Peter Hill, the new chairman of the Northern Association of Building Societies (NABS), said that the weight of Help to Buy activity has been in the regions and not London and the South East.

He said the average house price supported by the scheme is lower than the national average and dismissed concerns that Help to Buy is adding more fuel to the capital’s booming housing market.

The taxpayer-backed scheme has provided equity loans and mortgage guarantees to help kickstart housebuilding.

The chief executive of Leeds Building Society was appointed as chairman of NABS last month. The association represents 15 of Britain’s 45 building societies and has assets of £70bn, six million members and 500 branches.

Mr Hill said he is seeing signs of life in the northern housing market, with house price inflation most visible in the so-called Golden Triangle between Leeds and York, but the sector is “certainly not running away with itself”. He added that the overall market remains significantly lower than pre-crisis levels and policymakers have a lot more in their armoury to deal with some of the potential risks from an overheated property market in London.

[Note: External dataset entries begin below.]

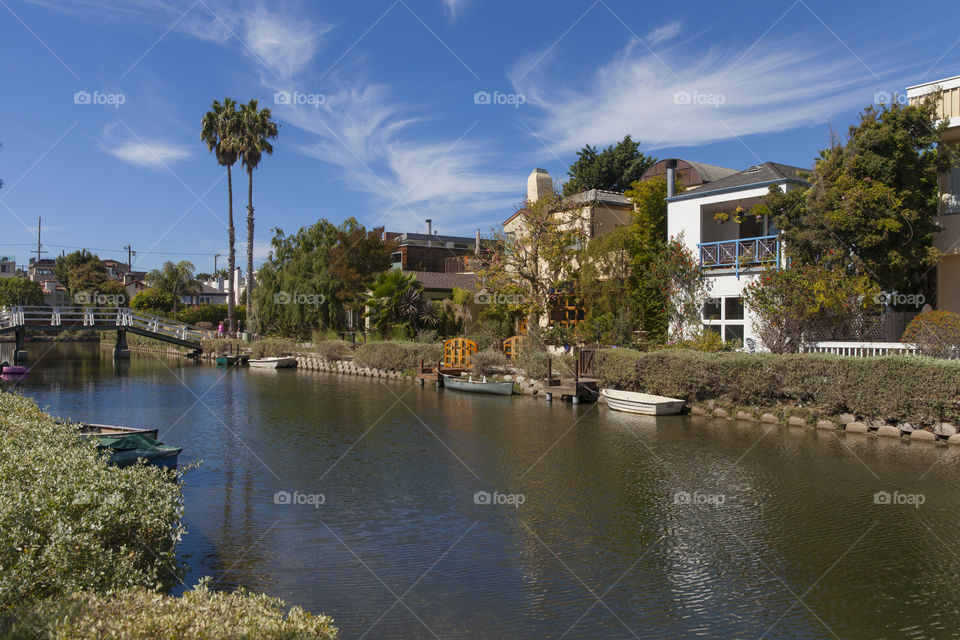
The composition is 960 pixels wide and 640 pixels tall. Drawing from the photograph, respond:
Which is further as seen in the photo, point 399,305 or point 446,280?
point 446,280

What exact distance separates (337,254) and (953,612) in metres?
45.1

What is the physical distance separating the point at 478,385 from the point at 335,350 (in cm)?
1727

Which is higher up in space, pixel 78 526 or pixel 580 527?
pixel 78 526

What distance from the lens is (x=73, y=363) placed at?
48.1 m

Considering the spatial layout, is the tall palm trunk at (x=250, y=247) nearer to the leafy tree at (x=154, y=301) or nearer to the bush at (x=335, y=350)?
the bush at (x=335, y=350)

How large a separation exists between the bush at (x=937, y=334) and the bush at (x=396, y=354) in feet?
71.5

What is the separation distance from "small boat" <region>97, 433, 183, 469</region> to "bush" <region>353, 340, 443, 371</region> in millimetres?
22618

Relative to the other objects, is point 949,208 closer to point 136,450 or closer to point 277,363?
point 136,450

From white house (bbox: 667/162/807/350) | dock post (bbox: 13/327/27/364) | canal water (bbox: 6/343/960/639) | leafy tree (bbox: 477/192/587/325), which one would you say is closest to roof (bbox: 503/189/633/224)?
leafy tree (bbox: 477/192/587/325)

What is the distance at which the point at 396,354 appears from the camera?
38.1 metres

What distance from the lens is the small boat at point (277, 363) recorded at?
4631cm

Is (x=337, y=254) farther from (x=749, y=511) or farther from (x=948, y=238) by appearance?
A: (x=749, y=511)

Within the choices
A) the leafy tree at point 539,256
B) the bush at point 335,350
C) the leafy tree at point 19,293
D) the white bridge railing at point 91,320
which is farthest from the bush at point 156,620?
the leafy tree at point 19,293

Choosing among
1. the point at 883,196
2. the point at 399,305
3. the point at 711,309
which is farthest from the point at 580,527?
the point at 399,305
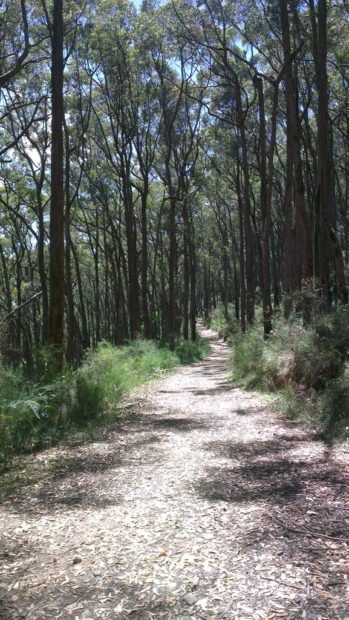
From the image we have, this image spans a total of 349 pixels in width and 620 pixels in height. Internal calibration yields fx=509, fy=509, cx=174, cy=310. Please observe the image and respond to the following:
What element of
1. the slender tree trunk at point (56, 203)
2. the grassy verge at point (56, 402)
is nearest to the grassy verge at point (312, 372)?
the grassy verge at point (56, 402)

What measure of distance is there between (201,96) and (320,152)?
41.9 ft

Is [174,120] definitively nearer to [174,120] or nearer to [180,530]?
[174,120]

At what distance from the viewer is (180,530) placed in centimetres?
419

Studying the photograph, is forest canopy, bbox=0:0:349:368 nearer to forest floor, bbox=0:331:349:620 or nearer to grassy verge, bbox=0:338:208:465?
grassy verge, bbox=0:338:208:465

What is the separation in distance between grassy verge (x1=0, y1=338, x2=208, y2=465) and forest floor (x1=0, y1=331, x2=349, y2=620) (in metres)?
0.43

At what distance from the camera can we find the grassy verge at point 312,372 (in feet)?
25.0

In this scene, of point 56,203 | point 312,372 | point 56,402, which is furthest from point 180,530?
point 56,203

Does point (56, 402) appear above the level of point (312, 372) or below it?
below

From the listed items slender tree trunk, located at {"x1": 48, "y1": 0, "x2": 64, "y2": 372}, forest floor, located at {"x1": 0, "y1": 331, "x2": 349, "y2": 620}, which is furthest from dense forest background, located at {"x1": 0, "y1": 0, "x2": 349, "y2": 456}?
forest floor, located at {"x1": 0, "y1": 331, "x2": 349, "y2": 620}

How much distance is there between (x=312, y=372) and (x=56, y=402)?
4.50 metres

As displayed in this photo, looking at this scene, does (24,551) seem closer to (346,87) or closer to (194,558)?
(194,558)

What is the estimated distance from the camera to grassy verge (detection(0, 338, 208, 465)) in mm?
6785

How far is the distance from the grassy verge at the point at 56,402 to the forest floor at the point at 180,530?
43 cm

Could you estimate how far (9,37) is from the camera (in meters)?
16.2
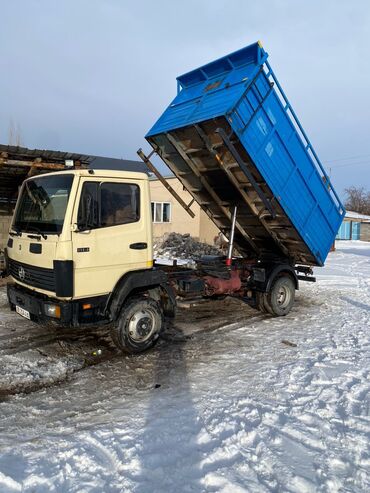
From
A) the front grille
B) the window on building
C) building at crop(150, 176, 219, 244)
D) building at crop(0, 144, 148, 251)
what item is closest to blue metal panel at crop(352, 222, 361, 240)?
building at crop(150, 176, 219, 244)

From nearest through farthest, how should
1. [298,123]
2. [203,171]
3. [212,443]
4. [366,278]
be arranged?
[212,443] < [298,123] < [203,171] < [366,278]

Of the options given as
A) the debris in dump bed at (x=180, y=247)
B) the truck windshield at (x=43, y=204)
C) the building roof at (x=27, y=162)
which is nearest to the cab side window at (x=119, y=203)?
the truck windshield at (x=43, y=204)

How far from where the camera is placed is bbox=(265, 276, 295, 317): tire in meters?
7.62

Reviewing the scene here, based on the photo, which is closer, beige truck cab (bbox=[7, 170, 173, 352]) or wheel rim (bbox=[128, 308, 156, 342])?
beige truck cab (bbox=[7, 170, 173, 352])

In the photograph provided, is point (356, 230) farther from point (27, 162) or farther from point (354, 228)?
point (27, 162)

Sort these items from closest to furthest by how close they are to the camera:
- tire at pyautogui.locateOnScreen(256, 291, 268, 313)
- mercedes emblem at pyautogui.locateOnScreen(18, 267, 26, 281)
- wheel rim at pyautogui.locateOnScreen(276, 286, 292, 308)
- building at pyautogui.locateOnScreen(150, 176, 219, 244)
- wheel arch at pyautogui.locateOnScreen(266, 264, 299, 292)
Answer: mercedes emblem at pyautogui.locateOnScreen(18, 267, 26, 281) → wheel arch at pyautogui.locateOnScreen(266, 264, 299, 292) → tire at pyautogui.locateOnScreen(256, 291, 268, 313) → wheel rim at pyautogui.locateOnScreen(276, 286, 292, 308) → building at pyautogui.locateOnScreen(150, 176, 219, 244)

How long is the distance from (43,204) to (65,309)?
1.53 meters

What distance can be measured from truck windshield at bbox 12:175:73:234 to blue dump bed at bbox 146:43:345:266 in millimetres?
2357

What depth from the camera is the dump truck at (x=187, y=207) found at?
15.4ft

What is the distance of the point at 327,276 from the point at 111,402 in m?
11.3

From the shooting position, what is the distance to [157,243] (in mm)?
20984

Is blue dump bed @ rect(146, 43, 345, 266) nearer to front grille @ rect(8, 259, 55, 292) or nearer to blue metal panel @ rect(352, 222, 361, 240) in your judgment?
front grille @ rect(8, 259, 55, 292)

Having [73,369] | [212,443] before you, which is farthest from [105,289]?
[212,443]

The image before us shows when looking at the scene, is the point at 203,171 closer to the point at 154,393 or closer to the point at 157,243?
the point at 154,393
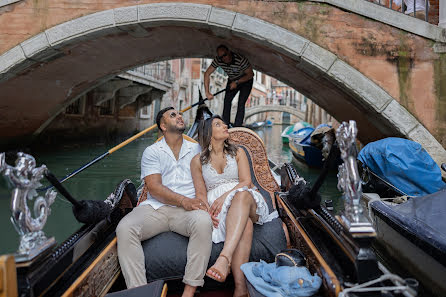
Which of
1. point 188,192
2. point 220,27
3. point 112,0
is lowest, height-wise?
point 188,192

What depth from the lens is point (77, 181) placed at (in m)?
3.68

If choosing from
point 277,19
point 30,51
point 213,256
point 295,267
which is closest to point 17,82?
point 30,51

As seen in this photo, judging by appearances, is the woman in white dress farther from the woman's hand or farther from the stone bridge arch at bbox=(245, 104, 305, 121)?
the stone bridge arch at bbox=(245, 104, 305, 121)

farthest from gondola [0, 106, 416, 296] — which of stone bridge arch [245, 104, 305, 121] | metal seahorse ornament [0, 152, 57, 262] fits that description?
stone bridge arch [245, 104, 305, 121]

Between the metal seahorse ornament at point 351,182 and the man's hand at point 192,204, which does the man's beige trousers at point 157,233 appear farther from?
the metal seahorse ornament at point 351,182

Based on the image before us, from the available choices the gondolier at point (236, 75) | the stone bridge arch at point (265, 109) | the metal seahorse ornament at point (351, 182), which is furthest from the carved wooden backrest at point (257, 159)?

Mr Hill was positive about the financial services sector in the North. He said Newcastle-based Virgin Money is good for competition and welcomed recent merger activity by Yorkshire Building Society to bring more head office roles to the region.

Mr Hill added: “You have seen one or two disappearing but then you see others coming along. The ones who have remained are thriving. I think the North provides an excellent base for businesses.”

He said the North’s financial services sector should not consider itself to be in competition with the City. He said: “London is a global capital. That is a great thing for regions within easy travelling time of London.”

He said the recent negative publicity surrounding the Manchester-based Co-operative Group was not representative of the wider mutual movement.